[Beklenen iş]:
Aşağıdaki satırların hepsini numaralı bir liste hâline getir ve boş satırları listeye alma.

───── Satırlardan alıntılar ─────

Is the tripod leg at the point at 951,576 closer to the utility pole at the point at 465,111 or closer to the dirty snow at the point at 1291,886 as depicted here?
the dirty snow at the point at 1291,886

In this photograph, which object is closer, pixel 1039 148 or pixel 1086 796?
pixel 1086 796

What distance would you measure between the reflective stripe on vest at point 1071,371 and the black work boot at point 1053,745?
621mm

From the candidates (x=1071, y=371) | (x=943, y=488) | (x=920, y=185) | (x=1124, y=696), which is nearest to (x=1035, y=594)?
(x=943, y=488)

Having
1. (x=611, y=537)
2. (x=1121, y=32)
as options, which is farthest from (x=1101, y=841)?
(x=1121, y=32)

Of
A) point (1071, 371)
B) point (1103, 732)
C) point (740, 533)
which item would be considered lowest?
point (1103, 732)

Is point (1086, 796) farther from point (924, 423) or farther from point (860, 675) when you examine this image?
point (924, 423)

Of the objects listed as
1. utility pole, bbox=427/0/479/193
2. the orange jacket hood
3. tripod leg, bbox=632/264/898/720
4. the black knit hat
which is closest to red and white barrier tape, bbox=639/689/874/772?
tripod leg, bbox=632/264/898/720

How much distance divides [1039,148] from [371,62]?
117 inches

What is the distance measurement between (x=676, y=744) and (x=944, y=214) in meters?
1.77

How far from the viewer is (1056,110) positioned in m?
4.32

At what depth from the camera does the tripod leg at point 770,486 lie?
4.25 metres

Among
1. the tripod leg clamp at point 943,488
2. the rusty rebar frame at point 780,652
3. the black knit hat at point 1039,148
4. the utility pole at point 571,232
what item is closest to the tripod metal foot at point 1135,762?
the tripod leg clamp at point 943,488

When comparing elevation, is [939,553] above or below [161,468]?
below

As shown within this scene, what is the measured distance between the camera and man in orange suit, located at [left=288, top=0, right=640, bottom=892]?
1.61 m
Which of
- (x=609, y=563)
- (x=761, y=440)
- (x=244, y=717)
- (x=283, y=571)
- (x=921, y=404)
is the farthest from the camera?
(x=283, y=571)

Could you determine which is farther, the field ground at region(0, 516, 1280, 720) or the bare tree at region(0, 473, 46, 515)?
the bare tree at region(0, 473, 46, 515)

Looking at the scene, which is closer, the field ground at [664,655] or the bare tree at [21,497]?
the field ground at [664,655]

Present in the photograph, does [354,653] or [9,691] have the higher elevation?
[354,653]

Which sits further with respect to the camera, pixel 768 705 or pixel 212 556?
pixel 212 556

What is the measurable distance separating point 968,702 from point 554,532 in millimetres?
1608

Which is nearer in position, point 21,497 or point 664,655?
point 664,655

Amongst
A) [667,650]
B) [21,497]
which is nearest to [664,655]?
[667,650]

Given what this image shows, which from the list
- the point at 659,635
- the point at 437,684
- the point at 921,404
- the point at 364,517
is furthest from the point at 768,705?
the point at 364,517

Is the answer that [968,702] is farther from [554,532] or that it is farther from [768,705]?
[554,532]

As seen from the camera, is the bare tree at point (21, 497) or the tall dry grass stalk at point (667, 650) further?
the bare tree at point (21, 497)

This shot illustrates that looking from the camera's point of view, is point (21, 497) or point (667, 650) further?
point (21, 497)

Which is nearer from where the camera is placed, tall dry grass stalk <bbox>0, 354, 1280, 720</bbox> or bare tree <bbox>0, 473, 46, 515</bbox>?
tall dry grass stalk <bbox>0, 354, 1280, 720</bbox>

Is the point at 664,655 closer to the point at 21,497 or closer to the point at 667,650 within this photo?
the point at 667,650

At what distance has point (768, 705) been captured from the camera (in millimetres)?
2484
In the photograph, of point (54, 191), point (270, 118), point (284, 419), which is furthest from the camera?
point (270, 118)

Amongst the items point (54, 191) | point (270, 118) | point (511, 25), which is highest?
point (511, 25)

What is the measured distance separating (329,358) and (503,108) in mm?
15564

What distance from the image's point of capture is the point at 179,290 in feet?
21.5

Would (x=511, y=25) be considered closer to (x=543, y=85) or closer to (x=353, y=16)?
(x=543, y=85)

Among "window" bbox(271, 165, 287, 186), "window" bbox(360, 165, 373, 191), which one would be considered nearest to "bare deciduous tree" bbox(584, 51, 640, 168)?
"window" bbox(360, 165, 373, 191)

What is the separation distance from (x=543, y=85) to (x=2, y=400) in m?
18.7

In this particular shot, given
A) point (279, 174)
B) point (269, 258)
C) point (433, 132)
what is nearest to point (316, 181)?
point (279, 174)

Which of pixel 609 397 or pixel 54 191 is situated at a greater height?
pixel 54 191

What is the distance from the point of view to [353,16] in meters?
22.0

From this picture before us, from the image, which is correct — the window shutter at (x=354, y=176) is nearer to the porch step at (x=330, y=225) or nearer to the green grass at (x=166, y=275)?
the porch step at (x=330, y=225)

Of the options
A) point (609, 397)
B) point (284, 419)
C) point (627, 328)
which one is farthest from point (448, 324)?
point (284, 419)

─────

[Doğru cevap]:
1. Is the tripod leg at the point at 951,576 closer to the utility pole at the point at 465,111 or closer to the dirty snow at the point at 1291,886 as depicted here?
2. the dirty snow at the point at 1291,886
3. In this photograph, which object is closer, pixel 1039 148 or pixel 1086 796?
4. pixel 1086 796
5. What distance would you measure between the reflective stripe on vest at point 1071,371 and the black work boot at point 1053,745?
6. 621mm
7. From the candidates (x=1071, y=371) | (x=943, y=488) | (x=920, y=185) | (x=1124, y=696), which is nearest to (x=1035, y=594)?
8. (x=943, y=488)
9. Having
10. 1. (x=611, y=537)
11. 2. (x=1121, y=32)
12. as options, which is farthest from (x=1101, y=841)?
13. (x=1121, y=32)
14. Of
15. A) point (1071, 371)
16. B) point (1103, 732)
17. C) point (740, 533)
18. which item would be considered lowest?
19. point (1103, 732)
20. Is point (1086, 796) farther from point (924, 423) or farther from point (860, 675) when you examine this image?
21. point (924, 423)
22. Of the objects listed as
23. 1. utility pole, bbox=427/0/479/193
24. 2. the orange jacket hood
25. 3. tripod leg, bbox=632/264/898/720
26. 4. the black knit hat
27. which is closest to red and white barrier tape, bbox=639/689/874/772?
28. tripod leg, bbox=632/264/898/720
29. How much distance divides [1039,148] from [371,62]?
30. 117 inches
31. What is the distance measurement between (x=676, y=744) and (x=944, y=214) in meters?
32. 1.77
33. How far from the viewer is (1056,110) positioned in m?
34. 4.32
35. At what depth from the camera does the tripod leg at point 770,486 lie?
36. 4.25 metres
37. Among
38. 1. the tripod leg clamp at point 943,488
39. 2. the rusty rebar frame at point 780,652
40. 3. the black knit hat at point 1039,148
41. 4. the utility pole at point 571,232
42. what item is closest to the tripod metal foot at point 1135,762?
43. the tripod leg clamp at point 943,488
44. When comparing elevation, is [939,553] above or below [161,468]?
45. below
46. As shown within this scene, what is the measured distance between the camera and man in orange suit, located at [left=288, top=0, right=640, bottom=892]?
47. 1.61 m
48. Which of
49. - (x=609, y=563)
50. - (x=761, y=440)
51. - (x=244, y=717)
52. - (x=283, y=571)
53. - (x=921, y=404)
54. is the farthest from the camera?
55. (x=283, y=571)
56. Could you determine which is farther, the field ground at region(0, 516, 1280, 720) or the bare tree at region(0, 473, 46, 515)?
57. the bare tree at region(0, 473, 46, 515)
58. Looking at the scene, which is closer, the field ground at [664,655] or the bare tree at [21,497]?
59. the field ground at [664,655]
60. Present in the photograph, does [354,653] or [9,691] have the higher elevation?
61. [354,653]
62. Which sits further with respect to the camera, pixel 768 705 or pixel 212 556?
63. pixel 212 556
64. What is the measurable distance separating point 968,702 from point 554,532 in millimetres?
65. 1608
66. Which is nearer in position, point 21,497 or point 664,655?
67. point 664,655
68. Amongst
69. A) [667,650]
70. B) [21,497]
71. which is nearest to [664,655]?
72. [667,650]
73. Given what this image shows, which from the list
74. - the point at 659,635
75. - the point at 437,684
76. - the point at 921,404
77. - the point at 364,517
78. is furthest from the point at 768,705?
79. the point at 364,517
80. Is the answer that [968,702] is farther from [554,532] or that it is farther from [768,705]?
81. [554,532]
82. As seen from the camera, is the bare tree at point (21, 497) or the tall dry grass stalk at point (667, 650) further?
83. the bare tree at point (21, 497)
84. This shot illustrates that looking from the camera's point of view, is point (21, 497) or point (667, 650) further?
85. point (21, 497)
86. Which is nearer from where the camera is placed, tall dry grass stalk <bbox>0, 354, 1280, 720</bbox> or bare tree <bbox>0, 473, 46, 515</bbox>?
87. tall dry grass stalk <bbox>0, 354, 1280, 720</bbox>
88. Is the point at 664,655 closer to the point at 21,497 or closer to the point at 667,650 within this photo?
89. the point at 667,650
90. At what distance has point (768, 705) been captured from the camera (in millimetres)?
91. 2484
92. In the photograph, of point (54, 191), point (270, 118), point (284, 419), which is furthest from the camera?
93. point (270, 118)
94. Amongst the items point (54, 191) | point (270, 118) | point (511, 25), which is highest?
95. point (511, 25)
96. What is the measured distance separating (329,358) and (503,108) in mm?
97. 15564
98. What distance from the image's point of capture is the point at 179,290 in feet?
99. 21.5
100. Would (x=511, y=25) be considered closer to (x=543, y=85) or closer to (x=353, y=16)?
101. (x=543, y=85)
102. Among "window" bbox(271, 165, 287, 186), "window" bbox(360, 165, 373, 191), which one would be considered nearest to "bare deciduous tree" bbox(584, 51, 640, 168)?
103. "window" bbox(360, 165, 373, 191)
104. What is the separation distance from (x=543, y=85) to (x=2, y=400) in m?
105. 18.7
106. In this particular shot, given
107. A) point (279, 174)
108. B) point (269, 258)
109. C) point (433, 132)
110. what is nearest to point (316, 181)?
111. point (279, 174)
112. Which of pixel 609 397 or pixel 54 191 is situated at a greater height?
113. pixel 54 191
114. What is the distance from the point of view to [353,16] in meters?
115. 22.0
116. From this picture before us, from the image, which is correct — the window shutter at (x=354, y=176) is nearer to the porch step at (x=330, y=225) or nearer to the green grass at (x=166, y=275)?
117. the porch step at (x=330, y=225)
118. Of the options
119. A) point (609, 397)
120. B) point (284, 419)
121. C) point (627, 328)
122. which one is farthest from point (448, 324)?
123. point (284, 419)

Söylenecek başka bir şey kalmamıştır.